[R-sig-hpc] Big Data packages

Andrew Piskorski atp at piskorski.com
Thu Mar 18 16:57:40 CET 2010

On Wed, Mar 17, 2010 at 04:26:16PM -0400, Ashwin Kapur wrote:
> Just wondering if anyone has opinions on the various big data packages for
> R, ff vs bigmemory vs anything else.  Is anyone working on or is there

I don't really know.  However, since both ff and bigmemory are
intended for use with giant larger-than-RAM matrices via memory-mapped
files on disk, back c.

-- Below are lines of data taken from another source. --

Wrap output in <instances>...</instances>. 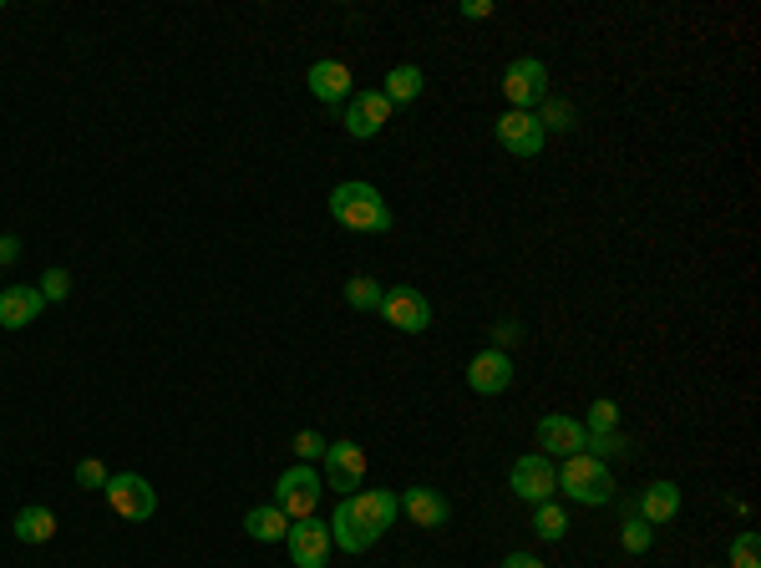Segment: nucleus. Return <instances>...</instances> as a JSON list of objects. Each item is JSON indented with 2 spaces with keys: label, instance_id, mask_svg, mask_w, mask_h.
Instances as JSON below:
<instances>
[{
  "label": "nucleus",
  "instance_id": "32",
  "mask_svg": "<svg viewBox=\"0 0 761 568\" xmlns=\"http://www.w3.org/2000/svg\"><path fill=\"white\" fill-rule=\"evenodd\" d=\"M457 11L467 15V21H493V11H498V5H493V0H462Z\"/></svg>",
  "mask_w": 761,
  "mask_h": 568
},
{
  "label": "nucleus",
  "instance_id": "4",
  "mask_svg": "<svg viewBox=\"0 0 761 568\" xmlns=\"http://www.w3.org/2000/svg\"><path fill=\"white\" fill-rule=\"evenodd\" d=\"M503 97L512 102V112H539V102L549 97V67L539 56H512L503 67Z\"/></svg>",
  "mask_w": 761,
  "mask_h": 568
},
{
  "label": "nucleus",
  "instance_id": "13",
  "mask_svg": "<svg viewBox=\"0 0 761 568\" xmlns=\"http://www.w3.org/2000/svg\"><path fill=\"white\" fill-rule=\"evenodd\" d=\"M391 112L396 107L380 92H355L351 102H345V133L361 137V143H366V137H380L386 133V122H391Z\"/></svg>",
  "mask_w": 761,
  "mask_h": 568
},
{
  "label": "nucleus",
  "instance_id": "14",
  "mask_svg": "<svg viewBox=\"0 0 761 568\" xmlns=\"http://www.w3.org/2000/svg\"><path fill=\"white\" fill-rule=\"evenodd\" d=\"M584 422L578 416H543L539 422V432H533V442H539V452L543 457H574V452H584Z\"/></svg>",
  "mask_w": 761,
  "mask_h": 568
},
{
  "label": "nucleus",
  "instance_id": "30",
  "mask_svg": "<svg viewBox=\"0 0 761 568\" xmlns=\"http://www.w3.org/2000/svg\"><path fill=\"white\" fill-rule=\"evenodd\" d=\"M107 477H112V472H107L97 457H81V463H77V482H81V488H97V492H102Z\"/></svg>",
  "mask_w": 761,
  "mask_h": 568
},
{
  "label": "nucleus",
  "instance_id": "27",
  "mask_svg": "<svg viewBox=\"0 0 761 568\" xmlns=\"http://www.w3.org/2000/svg\"><path fill=\"white\" fill-rule=\"evenodd\" d=\"M584 432H619V401L599 397L589 406V416H584Z\"/></svg>",
  "mask_w": 761,
  "mask_h": 568
},
{
  "label": "nucleus",
  "instance_id": "28",
  "mask_svg": "<svg viewBox=\"0 0 761 568\" xmlns=\"http://www.w3.org/2000/svg\"><path fill=\"white\" fill-rule=\"evenodd\" d=\"M731 568H761V558H757V533L751 528H741L731 538Z\"/></svg>",
  "mask_w": 761,
  "mask_h": 568
},
{
  "label": "nucleus",
  "instance_id": "18",
  "mask_svg": "<svg viewBox=\"0 0 761 568\" xmlns=\"http://www.w3.org/2000/svg\"><path fill=\"white\" fill-rule=\"evenodd\" d=\"M635 513H640L644 523H650V528H660V523H670V517L681 513V488H675L670 477H660V482H650V488L640 492Z\"/></svg>",
  "mask_w": 761,
  "mask_h": 568
},
{
  "label": "nucleus",
  "instance_id": "3",
  "mask_svg": "<svg viewBox=\"0 0 761 568\" xmlns=\"http://www.w3.org/2000/svg\"><path fill=\"white\" fill-rule=\"evenodd\" d=\"M320 498H326V477H320L310 463L285 467V472H279V482H275V508L289 517V523H300V517H316Z\"/></svg>",
  "mask_w": 761,
  "mask_h": 568
},
{
  "label": "nucleus",
  "instance_id": "26",
  "mask_svg": "<svg viewBox=\"0 0 761 568\" xmlns=\"http://www.w3.org/2000/svg\"><path fill=\"white\" fill-rule=\"evenodd\" d=\"M584 452H589V457H599V463H609V457H625V452H630V442H625L619 432H589V436H584Z\"/></svg>",
  "mask_w": 761,
  "mask_h": 568
},
{
  "label": "nucleus",
  "instance_id": "22",
  "mask_svg": "<svg viewBox=\"0 0 761 568\" xmlns=\"http://www.w3.org/2000/svg\"><path fill=\"white\" fill-rule=\"evenodd\" d=\"M533 118H539L543 137H549V133H574V127H578V112H574V102H564V97H543V102H539V112H533Z\"/></svg>",
  "mask_w": 761,
  "mask_h": 568
},
{
  "label": "nucleus",
  "instance_id": "9",
  "mask_svg": "<svg viewBox=\"0 0 761 568\" xmlns=\"http://www.w3.org/2000/svg\"><path fill=\"white\" fill-rule=\"evenodd\" d=\"M376 315L401 335H421L427 325H432V304H427V294L421 290H411V285H396V290H386V300H380Z\"/></svg>",
  "mask_w": 761,
  "mask_h": 568
},
{
  "label": "nucleus",
  "instance_id": "29",
  "mask_svg": "<svg viewBox=\"0 0 761 568\" xmlns=\"http://www.w3.org/2000/svg\"><path fill=\"white\" fill-rule=\"evenodd\" d=\"M36 290H41V300L46 304H62L66 294H71V275H66V269H46Z\"/></svg>",
  "mask_w": 761,
  "mask_h": 568
},
{
  "label": "nucleus",
  "instance_id": "11",
  "mask_svg": "<svg viewBox=\"0 0 761 568\" xmlns=\"http://www.w3.org/2000/svg\"><path fill=\"white\" fill-rule=\"evenodd\" d=\"M285 548H289V558H295V568H326L335 543H330V528L320 517H300V523H289Z\"/></svg>",
  "mask_w": 761,
  "mask_h": 568
},
{
  "label": "nucleus",
  "instance_id": "15",
  "mask_svg": "<svg viewBox=\"0 0 761 568\" xmlns=\"http://www.w3.org/2000/svg\"><path fill=\"white\" fill-rule=\"evenodd\" d=\"M46 300H41L36 285H11V290H0V331H26L36 325Z\"/></svg>",
  "mask_w": 761,
  "mask_h": 568
},
{
  "label": "nucleus",
  "instance_id": "5",
  "mask_svg": "<svg viewBox=\"0 0 761 568\" xmlns=\"http://www.w3.org/2000/svg\"><path fill=\"white\" fill-rule=\"evenodd\" d=\"M508 488H512V498L528 502V508L553 502V492H559V463H553V457H543V452H528V457H518V463H512Z\"/></svg>",
  "mask_w": 761,
  "mask_h": 568
},
{
  "label": "nucleus",
  "instance_id": "10",
  "mask_svg": "<svg viewBox=\"0 0 761 568\" xmlns=\"http://www.w3.org/2000/svg\"><path fill=\"white\" fill-rule=\"evenodd\" d=\"M493 137H498V147L508 158H523V163H533L543 153V143H549L533 112H503V118L493 122Z\"/></svg>",
  "mask_w": 761,
  "mask_h": 568
},
{
  "label": "nucleus",
  "instance_id": "19",
  "mask_svg": "<svg viewBox=\"0 0 761 568\" xmlns=\"http://www.w3.org/2000/svg\"><path fill=\"white\" fill-rule=\"evenodd\" d=\"M11 533L21 543H31V548H36V543H52L56 538V513H52V508H41V502H31V508H21V513H15Z\"/></svg>",
  "mask_w": 761,
  "mask_h": 568
},
{
  "label": "nucleus",
  "instance_id": "23",
  "mask_svg": "<svg viewBox=\"0 0 761 568\" xmlns=\"http://www.w3.org/2000/svg\"><path fill=\"white\" fill-rule=\"evenodd\" d=\"M650 543H655V528H650V523H644L640 513H625V523H619V548H625V554H635V558H644L650 554Z\"/></svg>",
  "mask_w": 761,
  "mask_h": 568
},
{
  "label": "nucleus",
  "instance_id": "7",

October 2009 I briefly tried out both in order
to answer one question:

Is either package a straightforward drop-in replacement for EXISTING
code manipulating large R matrices, in order to reduce R's massive
(and probably quite inefficient) memory use in such cases?

The short answer is no, they're not.  Neither one even really attempts
to work transparently as a matrix in R.  Both packages have major
quirks and special behaviors which in practice seem to mean that you
must write your code specifically for them.  These include smaller
things like is.na() or apply() not working, to conceptually bigger
ones like pass-by-reference rather than the pass-by-value R uses
everywhere else.

And if you're writing special-case code, then other tools, like
RSQLite or perhaps even Metakit, also become options.  Note that I
have no particular opinion on how useful ff or bigmemory are in
general, I didn't even attempt to figure that out.

And finally, some other out-there technologies to keep an eye on for
potential use in massive data manipulation in R (but unlike the
packages above, these probably are not usable with R right now):

- If completed, Jean-Claude Wippler's Vlerq might well have been very
  useful for R, perhaps even as a unification of and upgrade to R's
  native matrix, array, and data frame data structures.  Unfortunately
  that project is dead.  It also sounded in some ways like what Kdb/Q do.

- MonetDB is interesting, but may be too server-like for embedded use
  from R.

- Alex van Ballegooij's "RAM" Relational Array Mapping extension for
  MonetDB sounds potentially relevant for R-like use of matrices, but
  it's not clear whether it actually worked for anything other than
  his PhD thesis.

- If SciDB gets anywhere, it might end up useful as an out-of-core
  multi-dimensional matrix back-end for R, even though it is intended
  more as an RDBMS server rather than a lightweight library.